The Terms and Conditions provided, in pertinent part, that "All contacts entered into between SELLER [Movado] and CUSTOMER [defendants] shall be governed by the law of the territory in which SELLER is domiciled. . . ." Defendants argue that they did not receive the Terms and Conditions until they began receiving shipments of watches, and that regardless of when received, the forum selection clause is not a part of the parties' agreement pursuant to NY UCC 2-207(2)(b).
"NY UCC 2-207 , which applies to the parties' contracts because they are for the sale of goods, provides that a written confirmation operates as an acceptance of a contractual offer for the sale of goods despite the inclusion of additional terms. 'The additional terms are to be construed as proposals for addition to the contract' and, between merchants, actually become part of the contract unless 'they materially alter it.'" Arcelormittal-Stainless Inter'l USA, LLC v. Jermax, Inc., 2009 NY Slip Op 30958U, at *7 (Sup. Ct. N.Y. Co. 2009) (quoting NY UCC 2-207(2)(b)).
"For a term to 'materially alter' a contract, it must result in surprise or hardship if incorporated without express awareness by the other party." Arcelormittal, 2009 NY Slip Op 30958U at *7 (citing NY UCC 20207, Comment 4). "Such a provision works more of a surprise on the other party when, as here, it appears in the boilerplate language on the back side of a confirmation memo, a portion of a memo that often is never read." K I C Chemicals, Inc. v. ADCO Chemical Co., 1996 U.S. Dist. LEXIS 3244, at *14 (S.D.N.Y. 1996).

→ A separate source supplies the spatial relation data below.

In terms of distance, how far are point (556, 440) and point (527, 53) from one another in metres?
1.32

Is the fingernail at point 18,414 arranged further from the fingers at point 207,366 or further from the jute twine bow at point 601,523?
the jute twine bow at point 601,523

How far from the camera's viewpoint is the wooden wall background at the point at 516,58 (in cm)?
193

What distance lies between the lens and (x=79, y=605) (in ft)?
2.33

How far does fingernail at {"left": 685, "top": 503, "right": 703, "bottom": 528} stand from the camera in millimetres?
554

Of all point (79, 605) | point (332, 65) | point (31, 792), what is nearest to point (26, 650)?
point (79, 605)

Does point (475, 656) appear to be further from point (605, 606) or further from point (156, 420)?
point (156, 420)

Under New York law, a forum-selection clause which is asserted for the first time in an invoice, confirmation or acknowledgment materially alters a contract, and "therefore would not be deemed a part of the agreement without express consent." Id. See also Hugo Boss Fashions, Inc. v. Sam's European Tailoring, Inc., 293 A.D.2d 296, 297 (1st Dep't 2002) (forum selection clause found in invoices sent for accepted merchandise "materially alters the parties' oral contacts"); Lorbrook Corp. v. G T Industries, Inc., 162 A.D.2d 69, 72 (3d Dep't 1990) ("the additional term fixing Michigan as the forum State for litigation never became part o the contract, because it materially altered the prior agreement and [objecting party] never expressly assented to it").
Even if defendants had been in possession of the Terms and Conditions at the time the credit application was executed, "the forum-selection clause would not be a part of the parties['] agreement since it is a material alteration to-which [defendants] never expressly agreed." Arcelormittal, 2009 NY Slip Op 30952U, at *8 (citing K I C Chemicals, Inc. v. ADCO Chemical Co., 1996 U.S. Dist. LEXIS 3244 (S.D.N.Y. 1996)).

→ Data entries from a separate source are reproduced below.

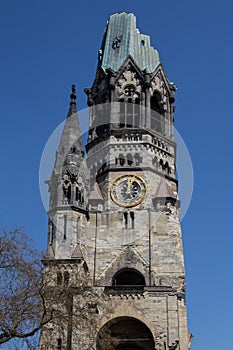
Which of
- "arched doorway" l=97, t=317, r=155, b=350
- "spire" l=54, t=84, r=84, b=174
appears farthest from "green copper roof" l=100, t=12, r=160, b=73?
"arched doorway" l=97, t=317, r=155, b=350

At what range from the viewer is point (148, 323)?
33.1 m

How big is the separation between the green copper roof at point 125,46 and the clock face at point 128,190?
9489mm

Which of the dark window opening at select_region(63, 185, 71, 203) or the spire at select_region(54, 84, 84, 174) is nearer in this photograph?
the dark window opening at select_region(63, 185, 71, 203)

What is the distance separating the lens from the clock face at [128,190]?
129 ft

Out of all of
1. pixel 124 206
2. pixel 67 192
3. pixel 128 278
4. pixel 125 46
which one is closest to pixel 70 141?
pixel 67 192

As Movado solely asserts the Terms and Conditions language as the basis for personal jurisdiction over defendants in New York, this action is dismissed for lack of personal jurisdiction and the motion by Movado for a default judgment against defendants is denied.

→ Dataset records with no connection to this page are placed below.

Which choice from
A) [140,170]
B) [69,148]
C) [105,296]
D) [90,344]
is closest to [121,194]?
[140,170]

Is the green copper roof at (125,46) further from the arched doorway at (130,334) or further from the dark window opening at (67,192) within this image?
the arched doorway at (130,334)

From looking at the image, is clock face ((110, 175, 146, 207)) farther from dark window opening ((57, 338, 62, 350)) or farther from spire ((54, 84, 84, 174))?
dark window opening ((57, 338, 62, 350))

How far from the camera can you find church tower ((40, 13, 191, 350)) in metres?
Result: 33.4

In accordance with the foregoing, it is
ORDERED that the motion by defendants Shapur Mozaffarian, a/k/a Shapur Mohamad Mozaffarian, individually and d/b/a Shapur Mozaffarian, d/b/a Shapur Mozaffarian Jewelry, and d/b/a Shapur Mozaffarian Fine Jewelry, and Arya Mozaffarian to dismiss the complaint is granted; and it is further
ORDERED that the motion by plaintiff Movado Group, Inc., f/k/a North American Watch Corporation, d/b/a Concord Watch Co. for a default judgment is denied; and it is further
ORDERED that the Clerk is directed to enter judgment dismissing the action.
This constitutes the decision and order of the Court.